### [Provided data]
--*--

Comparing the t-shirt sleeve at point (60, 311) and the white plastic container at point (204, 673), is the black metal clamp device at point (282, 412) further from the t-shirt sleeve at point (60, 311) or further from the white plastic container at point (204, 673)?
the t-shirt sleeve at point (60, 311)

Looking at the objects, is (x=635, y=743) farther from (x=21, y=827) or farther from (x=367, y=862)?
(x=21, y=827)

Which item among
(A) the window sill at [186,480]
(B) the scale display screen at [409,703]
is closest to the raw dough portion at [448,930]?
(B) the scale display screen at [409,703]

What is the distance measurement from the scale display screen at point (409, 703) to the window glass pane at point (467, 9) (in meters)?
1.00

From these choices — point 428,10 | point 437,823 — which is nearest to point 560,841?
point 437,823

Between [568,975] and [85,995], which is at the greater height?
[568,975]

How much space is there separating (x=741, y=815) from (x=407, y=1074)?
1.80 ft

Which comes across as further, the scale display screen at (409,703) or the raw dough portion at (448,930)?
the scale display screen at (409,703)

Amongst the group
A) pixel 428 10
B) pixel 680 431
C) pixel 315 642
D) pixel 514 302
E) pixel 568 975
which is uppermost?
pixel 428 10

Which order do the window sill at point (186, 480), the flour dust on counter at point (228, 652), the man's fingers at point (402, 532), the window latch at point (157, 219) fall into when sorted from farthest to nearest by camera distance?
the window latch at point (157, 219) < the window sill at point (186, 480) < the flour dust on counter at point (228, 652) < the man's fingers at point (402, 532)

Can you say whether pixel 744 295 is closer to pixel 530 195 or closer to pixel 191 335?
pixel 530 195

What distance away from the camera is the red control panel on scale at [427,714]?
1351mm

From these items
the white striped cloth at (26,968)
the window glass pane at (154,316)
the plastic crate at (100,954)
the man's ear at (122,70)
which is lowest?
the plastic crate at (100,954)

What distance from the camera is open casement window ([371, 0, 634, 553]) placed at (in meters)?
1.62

--*--

### [Your objective]
Rewrite all of the material above with each "camera" swapped for "viewer", leaving everything else unchanged.

### [Answer for this exercise]
Comparing the t-shirt sleeve at point (60, 311) and the white plastic container at point (204, 673), is the black metal clamp device at point (282, 412) further from the t-shirt sleeve at point (60, 311) or further from the white plastic container at point (204, 673)?
the t-shirt sleeve at point (60, 311)

Looking at the objects, is (x=635, y=743) farther from (x=21, y=827) or farther from (x=367, y=862)?
(x=21, y=827)

Which item among
(A) the window sill at [186,480]
(B) the scale display screen at [409,703]
is closest to the raw dough portion at [448,930]?
(B) the scale display screen at [409,703]

What is the distance measurement from the scale display screen at point (409, 703) to the window glass pane at point (467, 9) (in meters)?
1.00

From these choices — point 428,10 | point 437,823 — which is nearest to point 560,841?
point 437,823

Between [568,975] and [85,995], which is at the greater height?
[568,975]

How much space is there separating (x=741, y=815) from (x=407, y=1074)?
1.80 ft

Which comes across as further, the scale display screen at (409,703) or the raw dough portion at (448,930)?
the scale display screen at (409,703)

Amongst the group
A) pixel 428 10
B) pixel 680 431
C) pixel 315 642
D) pixel 514 302
E) pixel 568 975
which is uppermost?
pixel 428 10

Which order do the window sill at point (186, 480), the flour dust on counter at point (228, 652), the man's fingers at point (402, 532), the window latch at point (157, 219) fall into when sorted from farthest to nearest by viewer distance?
the window latch at point (157, 219) < the window sill at point (186, 480) < the flour dust on counter at point (228, 652) < the man's fingers at point (402, 532)

Can you say whether pixel 744 295 is closer to pixel 530 195 or closer to pixel 191 335?
pixel 530 195

What distance away from the viewer is the red control panel on scale at [427,714]?
1351mm

From these items
the white striped cloth at (26,968)
the window glass pane at (154,316)
the plastic crate at (100,954)
the man's ear at (122,70)
which is lowest?
the plastic crate at (100,954)

What distance from the viewer is open casement window ([371, 0, 634, 553]) placed at (in meters)?
1.62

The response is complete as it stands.